→ REQUIRED ACTION 1
Can you repeat the Cygnet review starting at "This is a reviewing" and ending at "Cygnet a chance?", swapping "mantra" for "motto"?
→ REQUIRED ACTION 2
Please answer these questions about the Cygnet review:
(a) What star rating does the review give the book?
(b) About what percentage of the first book did the reviewer read?
(c) Based on the cover, what did the reviewer hope the "cygnets" would be?
→ REQUIRED ACTION 3
Could you continue the Cygnet review from where it stops?

→ PROVIDED TEXT
>>>>>

Author: Patricia Mckillip

Series: Cygnet #1&2

Genre: Fantasy

Rating: 1/5 stars [DNF]

The Overview: In the realm of fantasy, one name stands out from the crowd. For many years, Patricia A. McKillip has charmed readers with her unique brand of prose magic (Locus). Now, for the first time in one volume, she offers two of her classic tales-The Sorceress and the Cygnet and The Cygnet and the Firebird-which delve into the fate of the Ro family and an otherworld rich in myth and mayhem, magic and adventure. -Goodreads

The Q&A:

This is a reviewing feature I’ve been eyeballing on one of my favorite book blogs There Were Books Involved (who’s website has since been deleted) for a couple years now because I think it’s an excellent way to talk about an unfinished book fairly. I’m incredibly grateful because Nikki (the brains behind the blog, who has a most excellent name)  kindly allowed me to steal the idea and questions for my own blog. As my list of “amazing books to read” continues to grow, I find I have less and less time and patience to devote to the books I’m just not enjoying. I never would have considered DNFing a book ten years ago, but then I came across a quote, “Read the best books first, for you might not have the chance to read them all,” and have since made it my personal mantra. So let the Q&A begin!

Did you really give Cygnet a chance?

It was clear to me from the first few chapters that this author and I weren’t going to get along. Surprisingly, I read almost 45% of the first book (this is a two-in-one compilation) and even considered finishing it since it was such a fast read. Then I decided I’d rather spend the time on something else…

Have you enjoyed other books in the same genre before?

I’m not really sure in what genre to classify this. Weird classic fantasy? What I have enjoyed are these other works that verged from the norm, but actually in a good way. All other resemblances are coincidental.

Did you have certain expectations before starting it?

Well, based on the cover, I was hoping it would have something to do with dragons who just happen to be called “cygnets” in this book, but alas it is referring to an actual swan. Maybe dragons make an appearance later on, but I didn’t make it far enough to report. I was also expecting dated writing, but not to the degree where it made the prose hard to understand/follow.

<<<<<

→ Crawled caption data
>>>>>

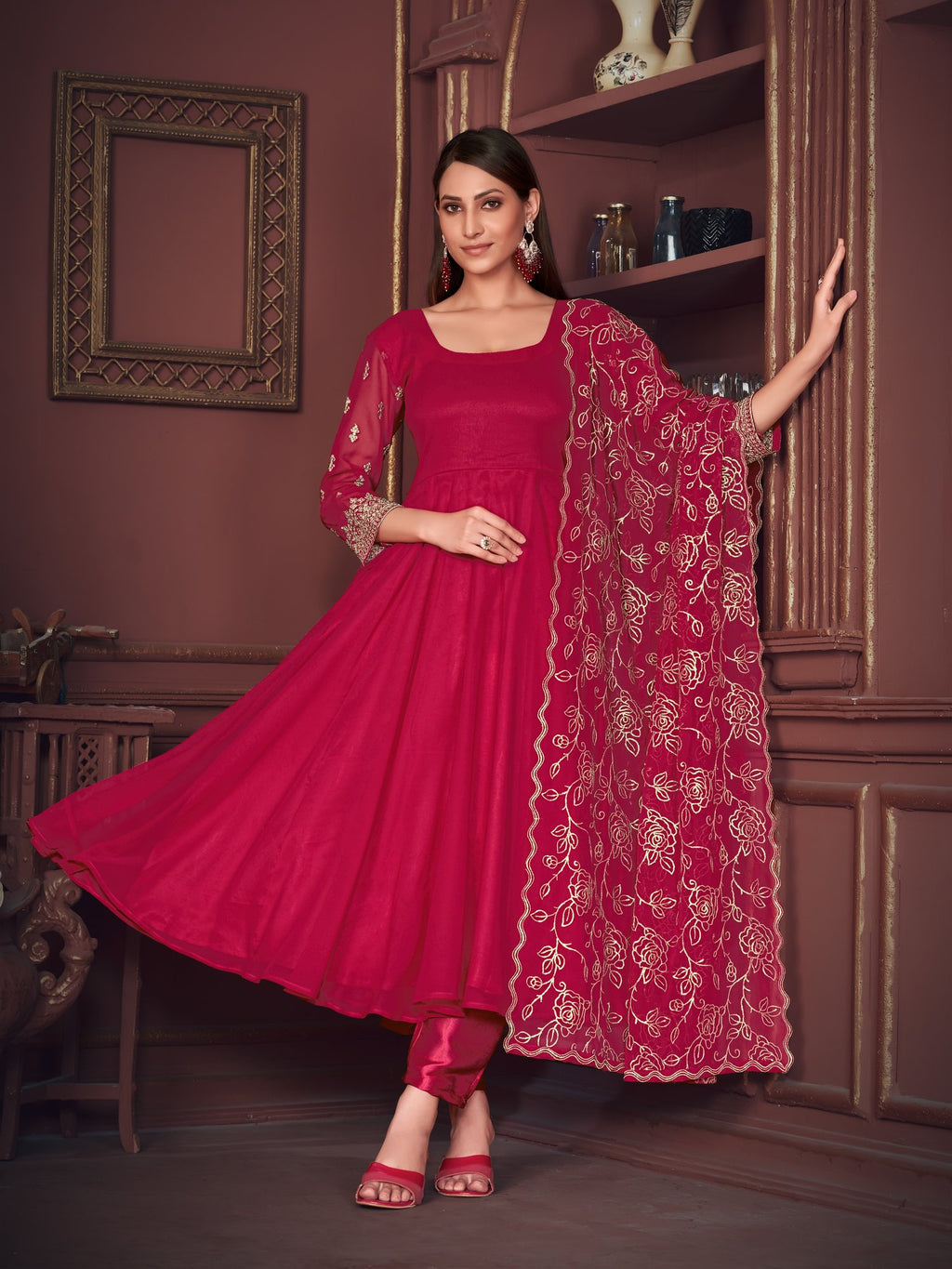 Pink Georgette Anarkali Suit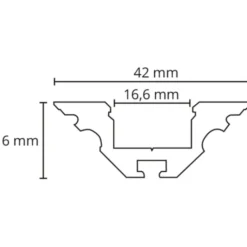 SG StripLine 1,8m LED skinne til hjørne, hvid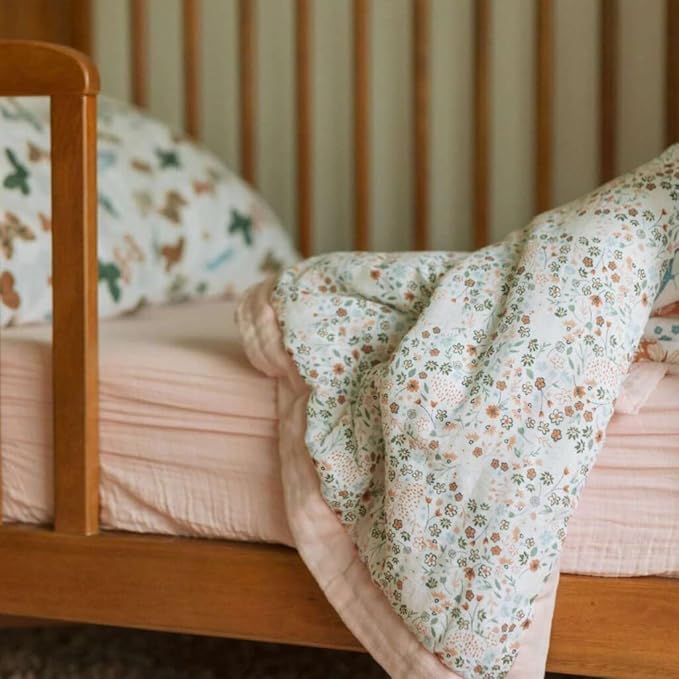 Little Unicorn Lofty Comforter Blanket | Super Soft & Breathable Muslin Fabric| Great for Play & Bedtime Blanket (Butterflies)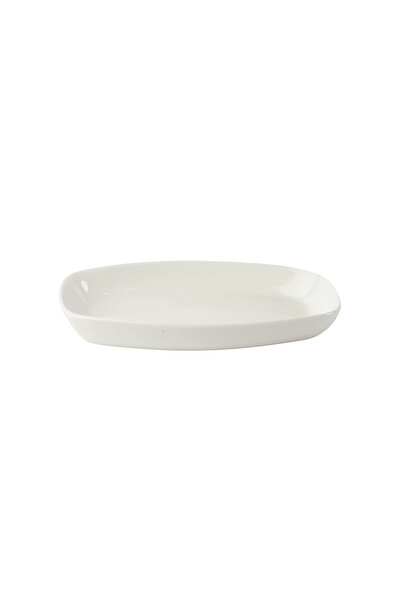 SQUALO Squalo - Elegant oval porcelain serving platter with a contemporary design - White 2.2x19.6x11 cm
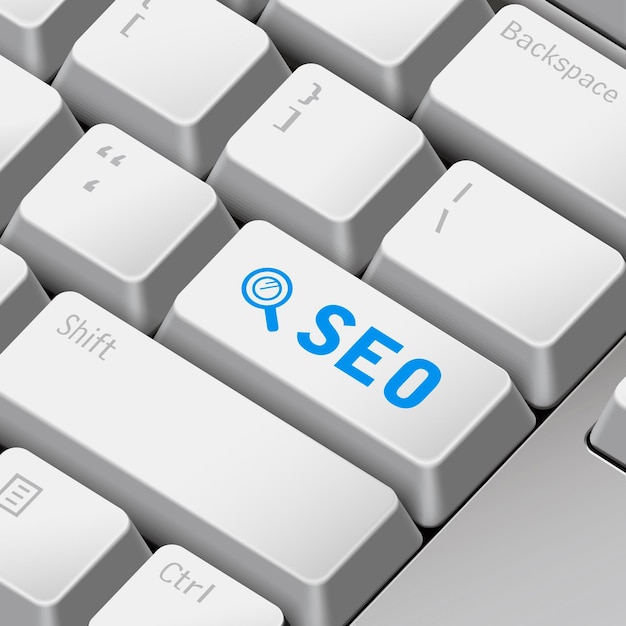 Conceito de SEO com teclado de computador 3d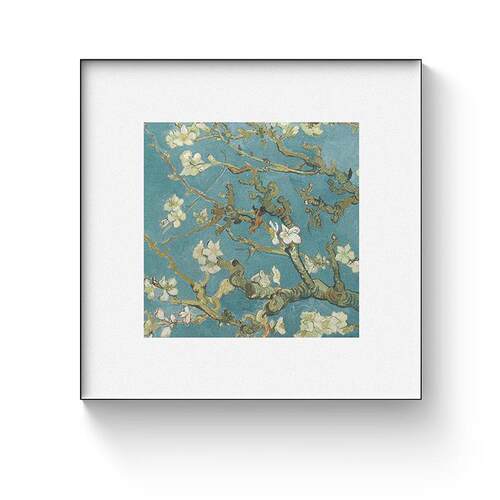 梵高杏花现代绘画大师客厅餐厅装饰画新中式卧室玄关挂画清新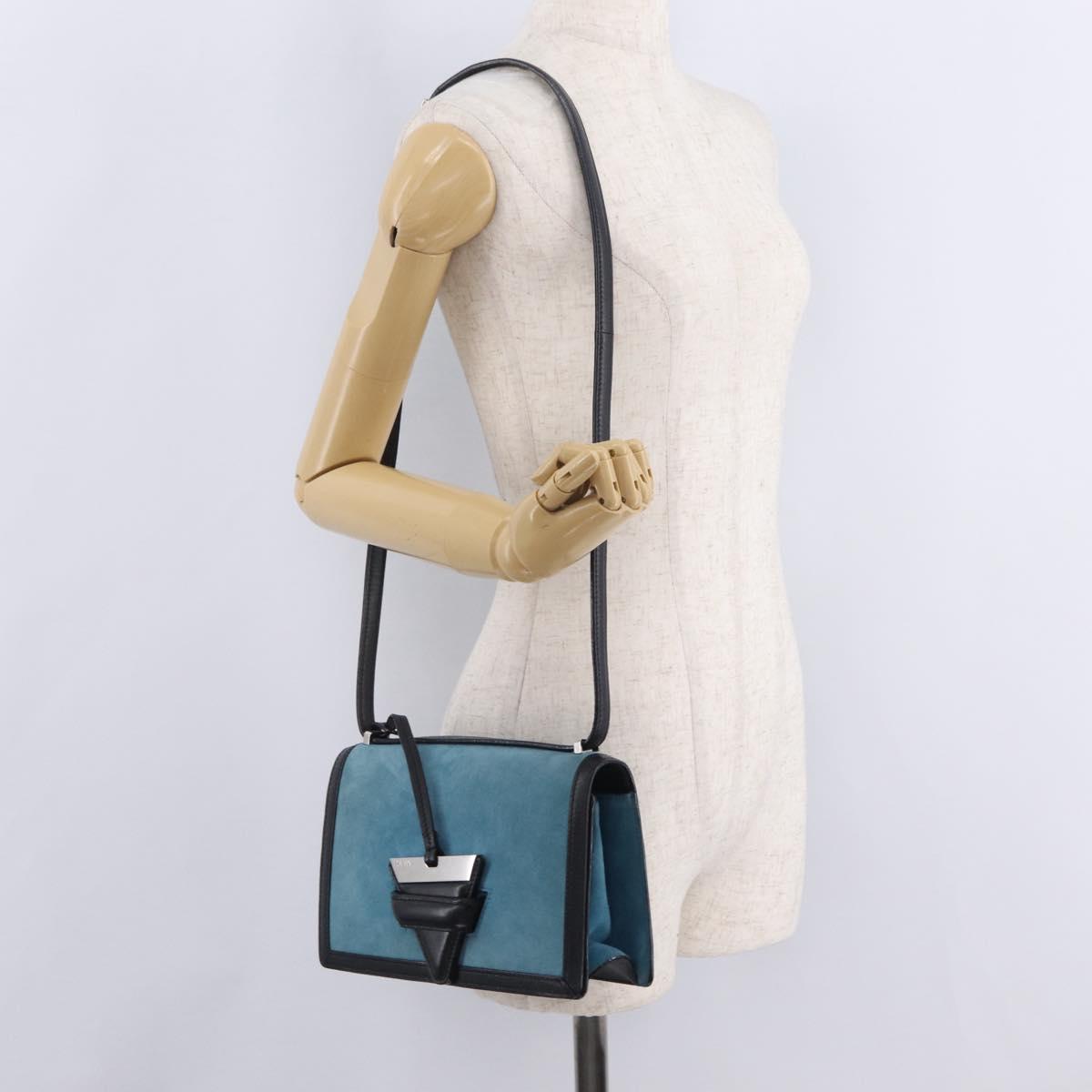 LOEWE Barcelona Shoulder Bag Suede Blue Silver Auth bs37409A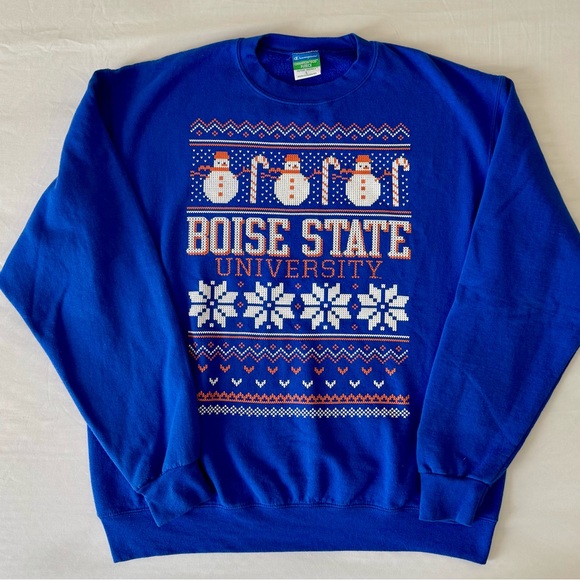 Boise State University Blue Holiday Sweatshirt Size L - Picture 1 of 10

<<<<<

→ ANSWER SPACE 1
This is a reviewing feature I’ve been eyeballing on one of my favorite book blogs There Were Books Involved (who’s website has since been deleted) for a couple years now because I think it’s an excellent way to talk about an unfinished book fairly. I’m incredibly grateful because Nikki (the brains behind the blog, who has a most excellent name)  kindly allowed me to steal the idea and questions for my own blog. As my list of “amazing books to read” continues to grow, I find I have less and less time and patience to devote to the books I’m just not enjoying. I never would have considered DNFing a book ten years ago, but then I came across a quote, “Read the best books first, for you might not have the chance to read them all,” and have since made it my personal motto. So let the Q&A begin!

Did you really give Cygnet a chance?

→ ANSWER SPACE 2
(a) 1/5 stars
(b) Almost 45%
(c) Dragons

→ ANSWER SPACE 3
What ultimately made you stop reading?

Among other things, it was too ridiculous and I don’t have the patience for a lot of far-fetched elements in my books. By the time he was going through a cabin with a thousand rooms in the middle of a swamp and given a couple of prophecies to follow to have an effect on eternal beings, I was out. The story was so far removed from what I signed up for in the first chapter, and nothing about it made sense. My objections with the plot were boundless. And on top of that I didn’t like the writing style at all. It was disjointed and used a lot of incomplete sentences. I’m all about creative prose, but when it’s at the expense of your reader actually understanding what you’re trying to say, it’s too much. I could’ve kept reading, but I knew I was so uninvested that even had I finished, the rating wasn’t going to be any better than a two star. If that.

Was there anything you liked about Cygnet?

Um.. perhaps the basic concept at the beginning and it’s unconventionality. But the latter might be a stretch because I think it was perhaps a bit too unconventional. I still appreciate people who march to their own drum, even if I don’t want to go watch the parade.

Would you read anything else by this author?

No. In fact reading this one convinced me it would be wise to donate my other McKillip books. We’re just not on the same brainwave.

So you DNF’d the book – would you still recommend it?

I would not feel okay recommending this book in place of the vast array of others I think were more enjoyable fantasy works. Perhaps if you like more whimsical, ridiculous fantasy like Piers Anthony, this will be more up your alley, but I find I lack the patience for it.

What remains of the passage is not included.